Türk-İslam kültüründe bir insan öldüğü zaman onun evlatları mezara girip onu mezara yerleştirmez mi? Mezarın içinde üç kişi vardık. İki oğlu bir de ben. Yani evladı kadar yakınım. Hani biz 30 senedir görüşmemiştik? Hadi beni yalanlasana.

Mehmet Cengiz ile aramız bir dönem kötü oldu. 2000’li yılların başlarında... Rize’ye ziyarete gittiğimde yerel gazeteciler yerel televizyoncular etrafımı sardığında, Mehmet Cengiz ile ilgili soru sorduklarında 'Devleti soyan benim akrabam değildir. Onlar devleti soyuyorlar o yüzden akrabam değiller' dediğim konuşmamın bantlarını niye toplattırdın?

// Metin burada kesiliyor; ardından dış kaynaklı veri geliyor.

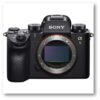 Sửa chữa body Sony - Sửa máy ảnh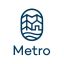 Profile picture oregonmetro.gov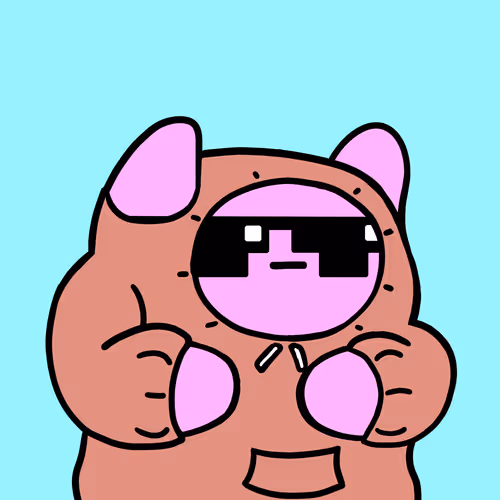 Coolmans Universe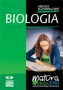 Biologia. Matura 2010. Arkusze egzaminacyjne. Liceum. Technikum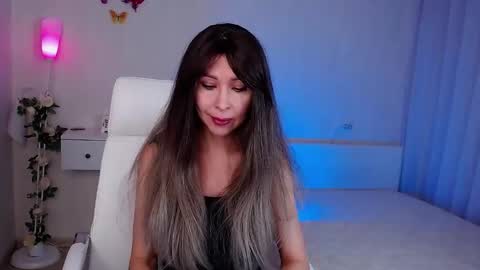 Wendi Foster online show from 02/03/26, 07:08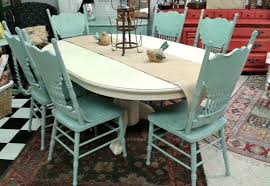 Pin On Dining Room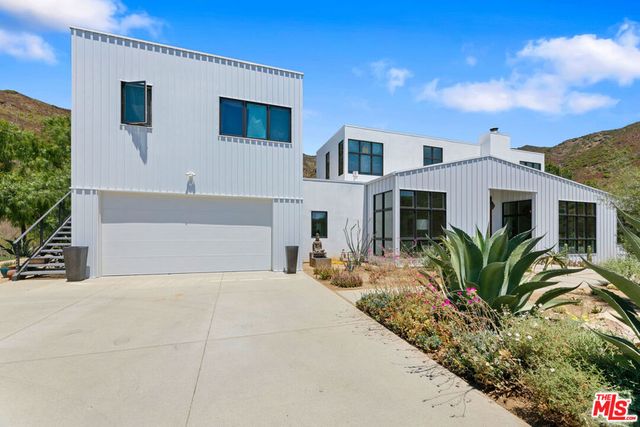 34067 Mulholland Highway, Malibu, CA 90265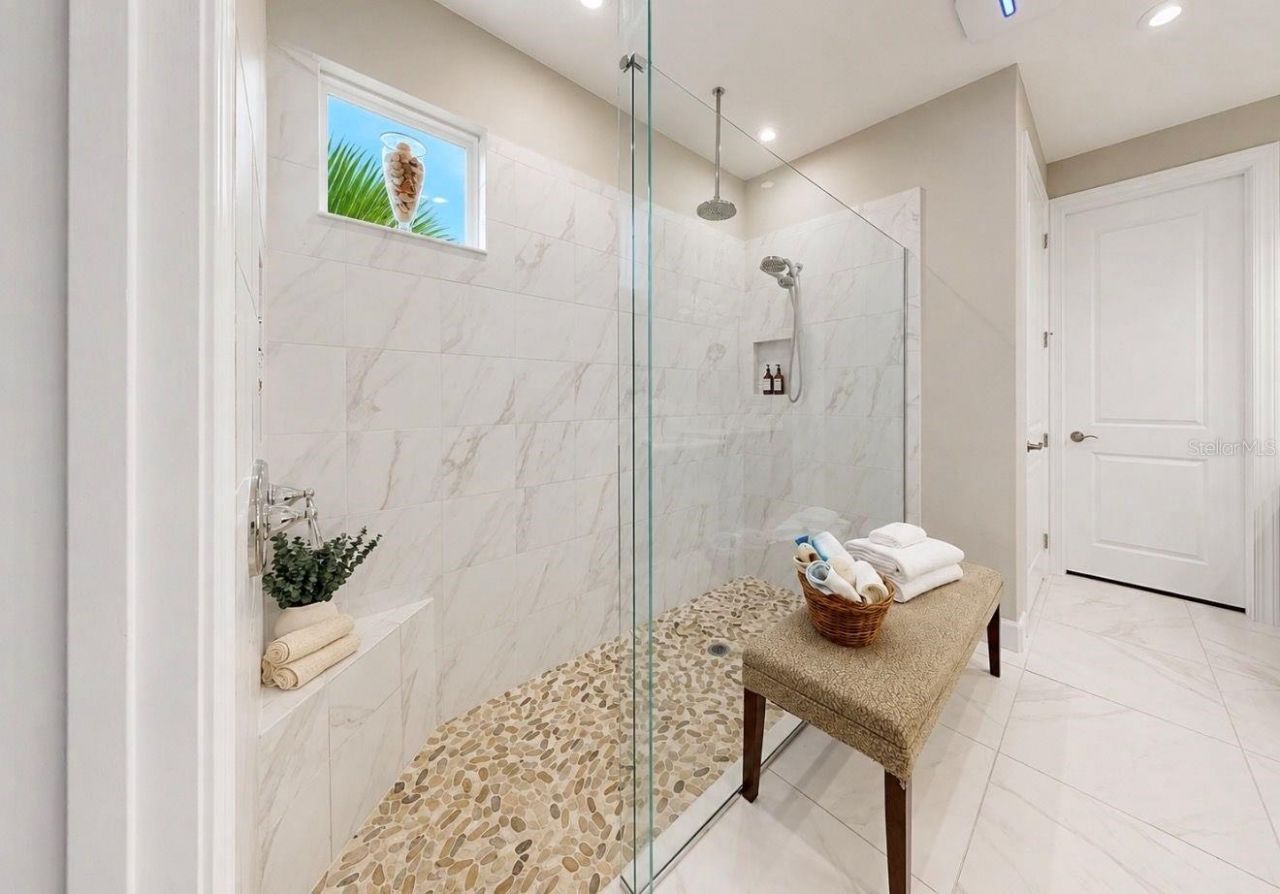 10505 Wicker Park Place, Palmetto, FL 34221 Photo
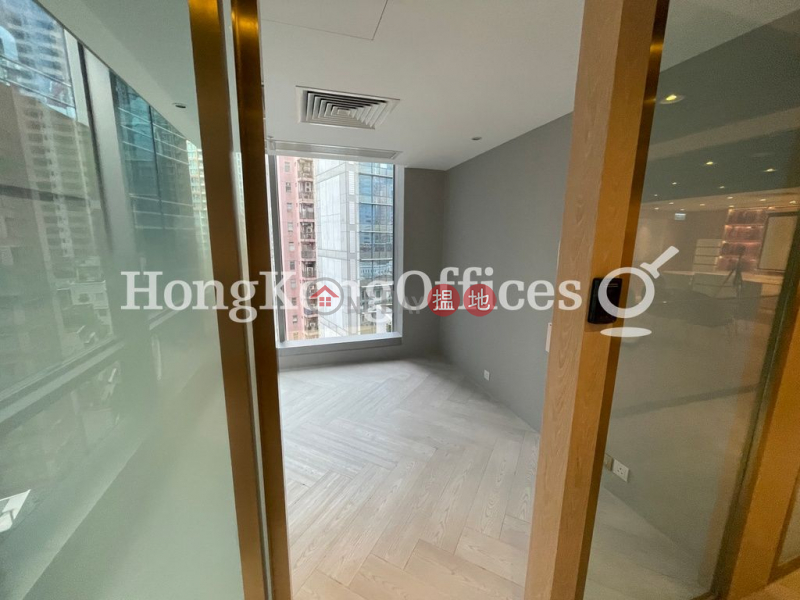 Office Unit for Rent at LL Tower, LL Tower 些利街2-4號 Rental Listings | Central District (HKO-83960-AKHR)
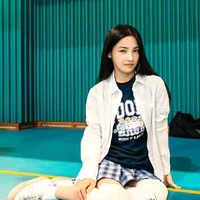 Park Ji Soo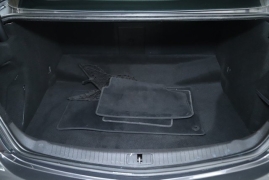 Used 2011 Buick Regal 4d Sedan CXL RL6 at DriveNow Mayfield near Mayfield Heights, OH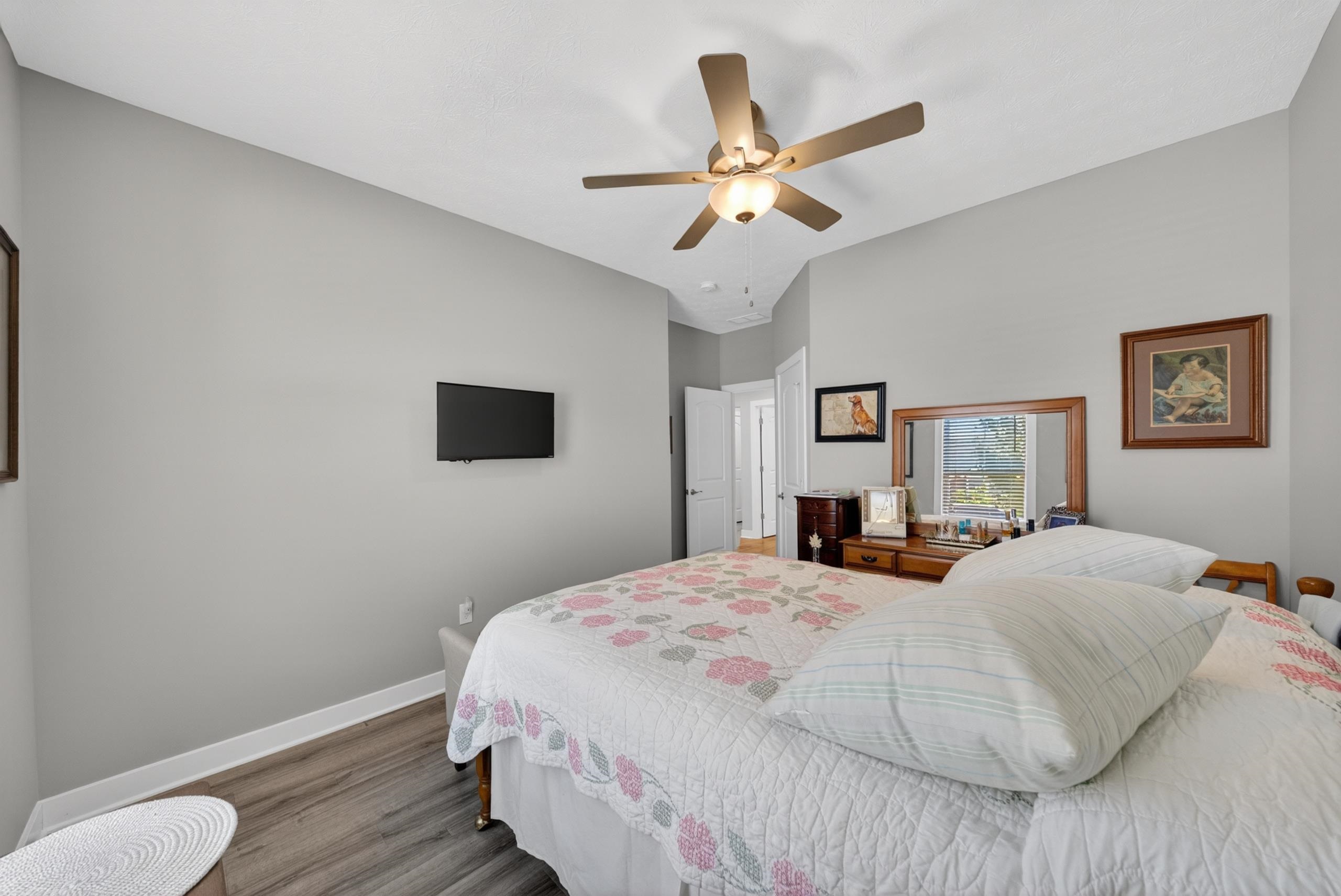 2226 Monroe Ave, Owensboro, Kentucky 42301, 3 Bedrooms Bedrooms, ,2 BathroomsBathrooms,Single Family Residence,For Sale,Monroe Ave,95036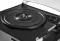 Gramofon sa kasetofonom Camry CR 1154 - thumbnail 3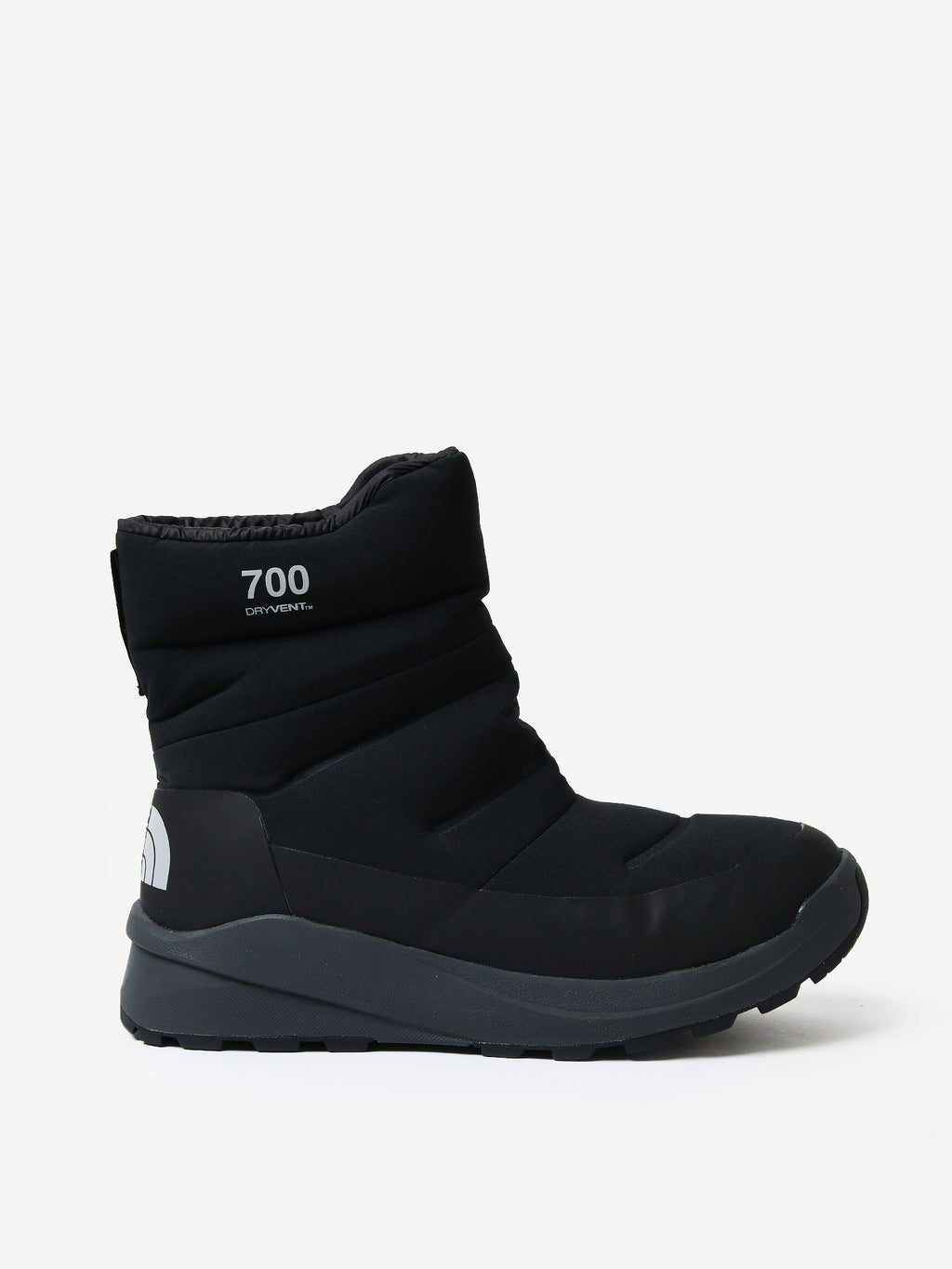 NF0A5G2KxTNFBLACKASPHALTGREY-alt1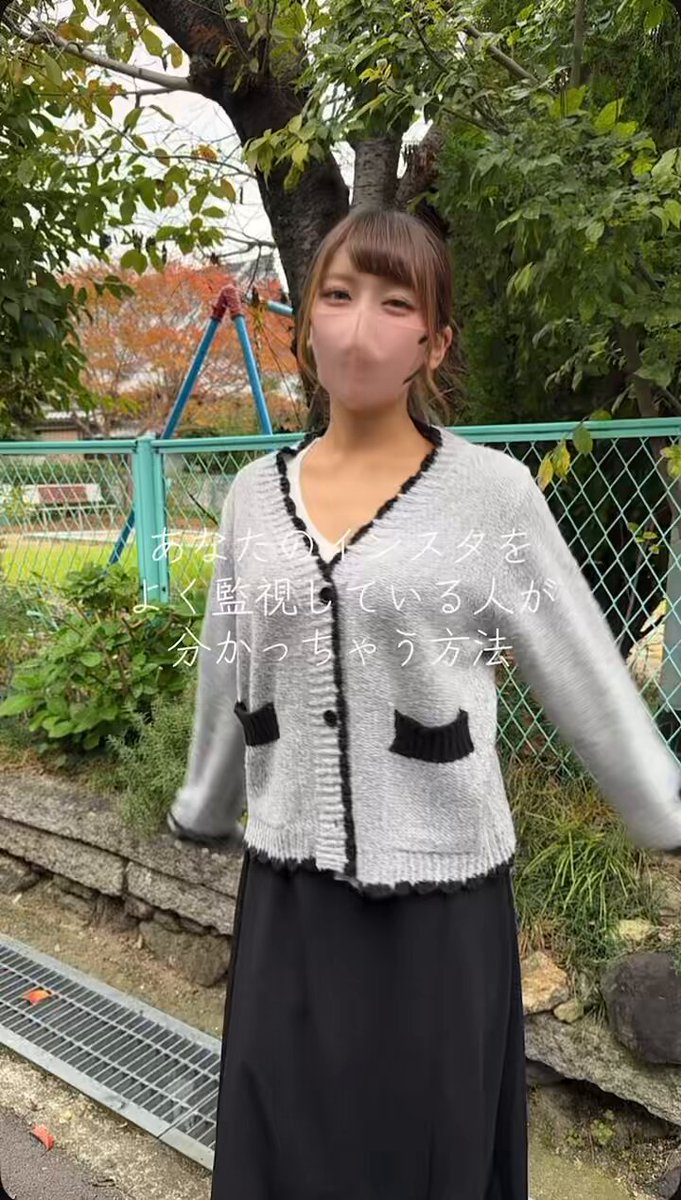 @sljafdosuahb01 の動画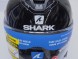 Шлем SHARK D-Skwal black (1645092914161)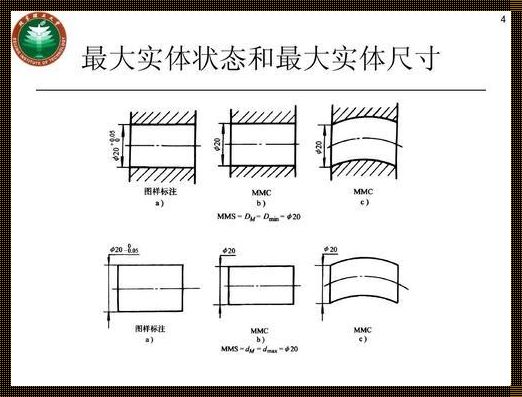 揭开最大实体孔的神秘面纱：一场跨学科的探索之旅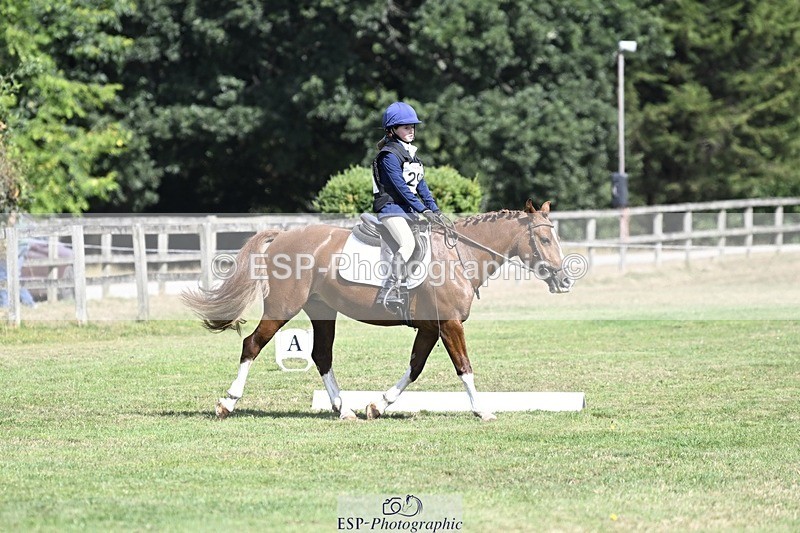 250821A-112121-15271 - DR 11.00 to 12.00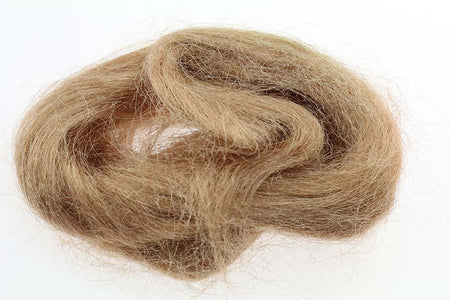 You added <b><u>Senyo's Laser Hair 4.0 - Tan</u></b> to basket.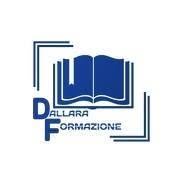 Dallaraformazione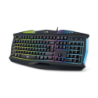 31310475101 Teclado Gaming Genius GX Scorpion K220 USB Negro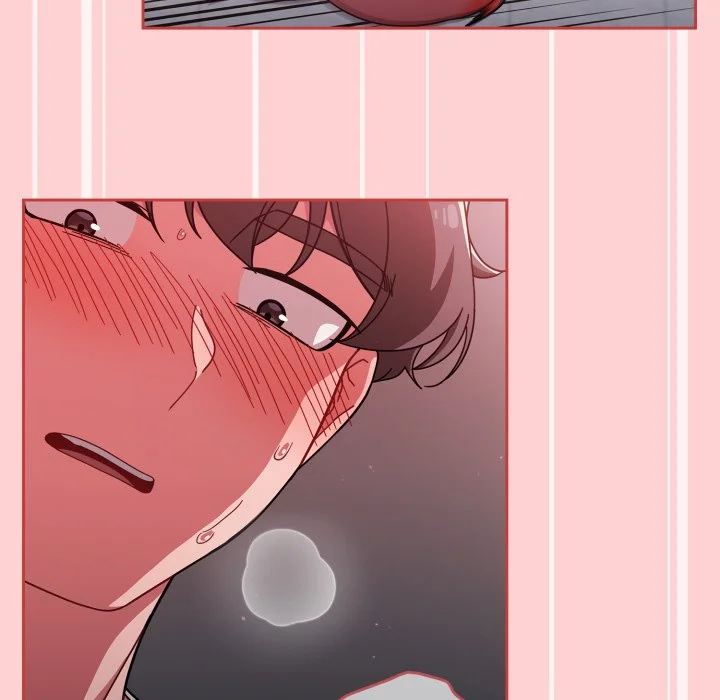 调教开关（无码版）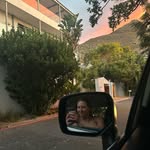 Christina Alexander - @christinalexander_ - Instagram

2004 yılında ben cezaevine girince Türkiye’nin önemli kulüp başkanlarından biri araya girip bizi barıştırmadı mı? Önümüzdeki zamanlarda Turkcell hisselerinin halka arzı yapılacakken, basında temiz toplum çığlıkları atılırken senin iş büronda yaptığımız görüşmeleri konuşmayacak mıyız?"